### Prompt:
Should the listing contain images, exclude them; give the rest again exactly.

### Material provided:
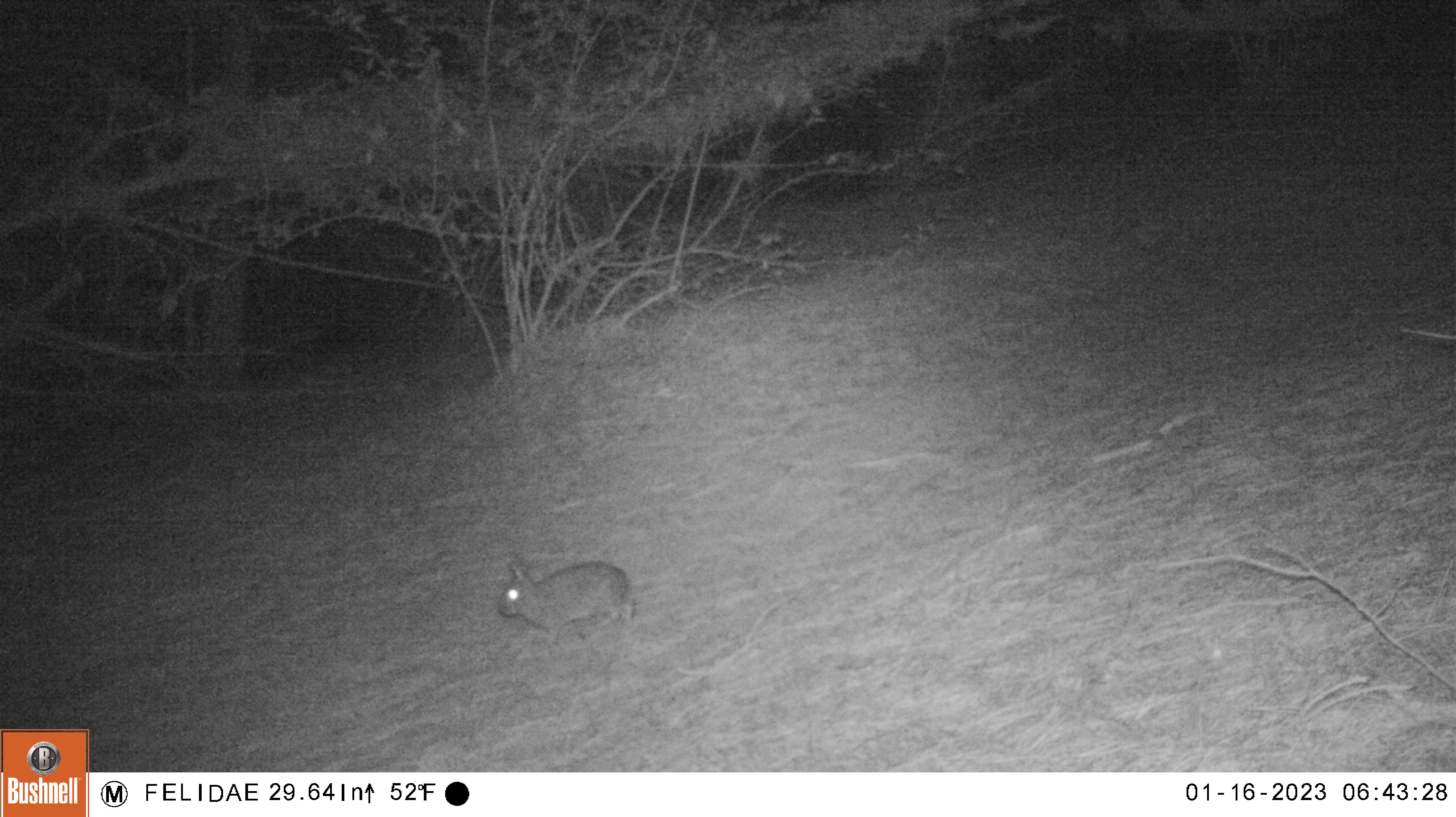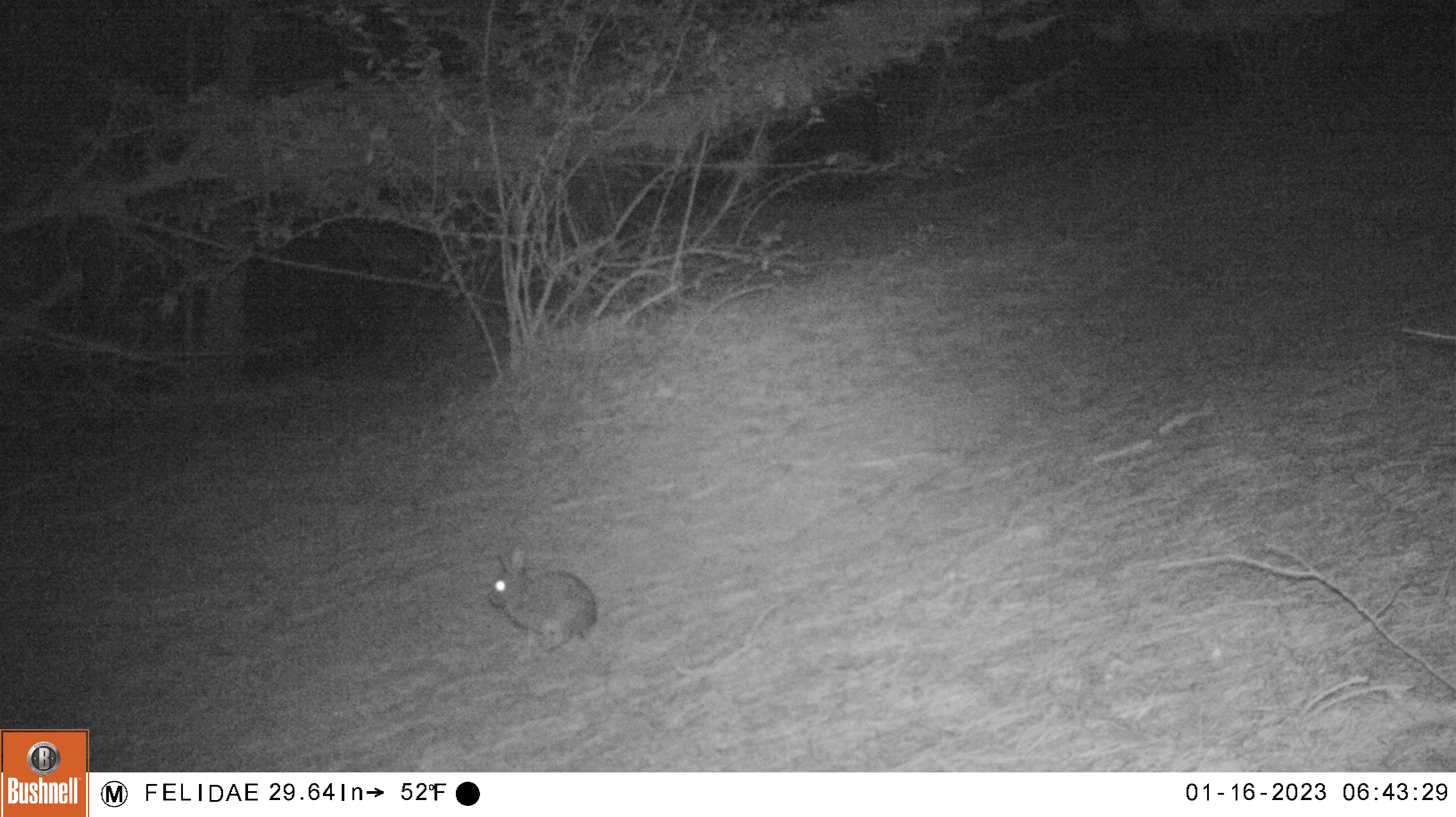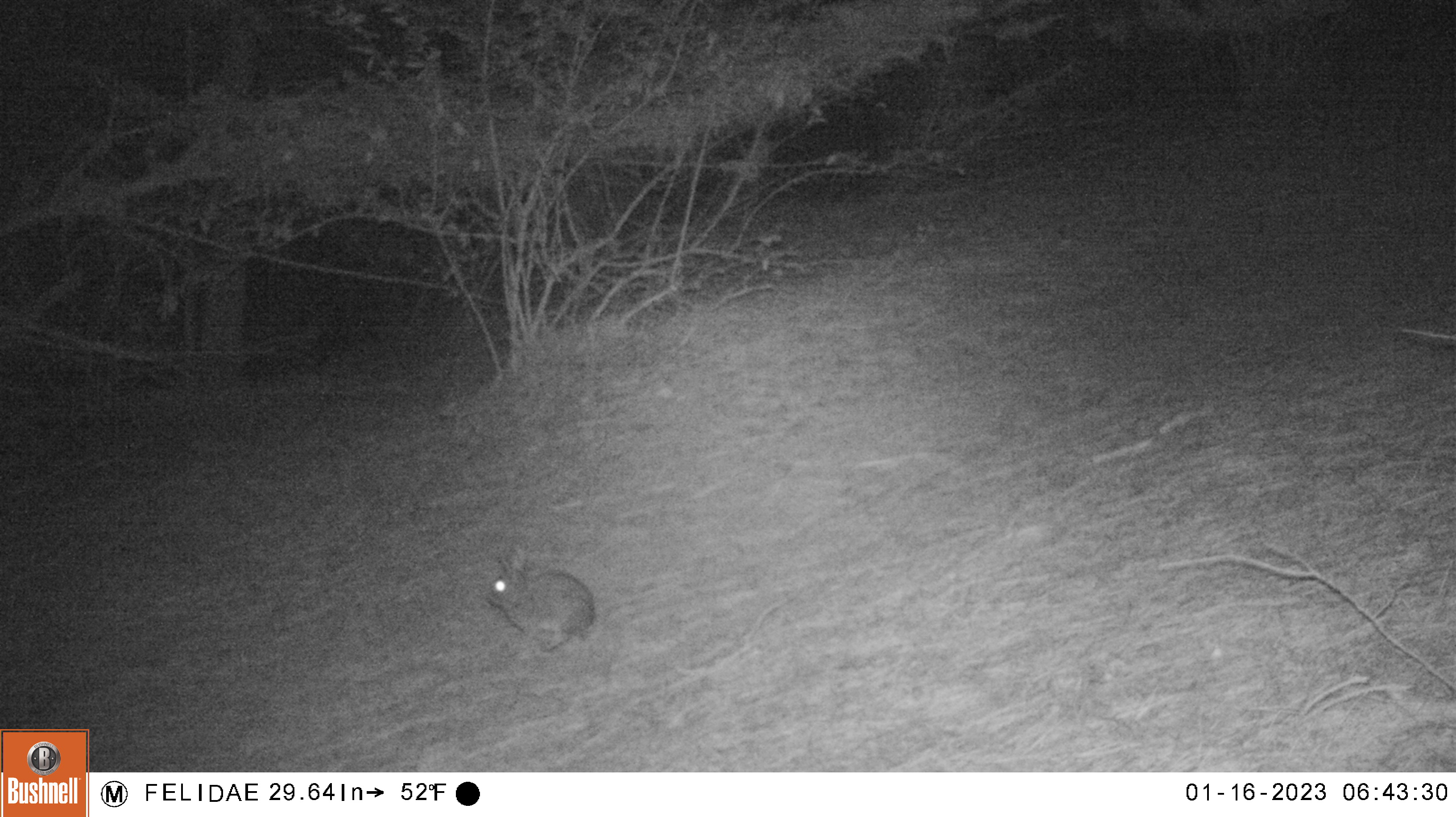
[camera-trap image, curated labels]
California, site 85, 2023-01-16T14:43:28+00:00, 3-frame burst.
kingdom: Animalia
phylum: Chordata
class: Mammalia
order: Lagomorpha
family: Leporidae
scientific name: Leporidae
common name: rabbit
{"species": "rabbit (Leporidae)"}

### Answer for the task:
[camera-trap image, curated labels]
California, site 85, 2023-01-16T14:43:28+00:00, 3-frame burst.
kingdom: Animalia
phylum: Chordata
class: Mammalia
order: Lagomorpha
family: Leporidae
scientific name: Leporidae
common name: rabbit
{"species": "rabbit (Leporidae)"}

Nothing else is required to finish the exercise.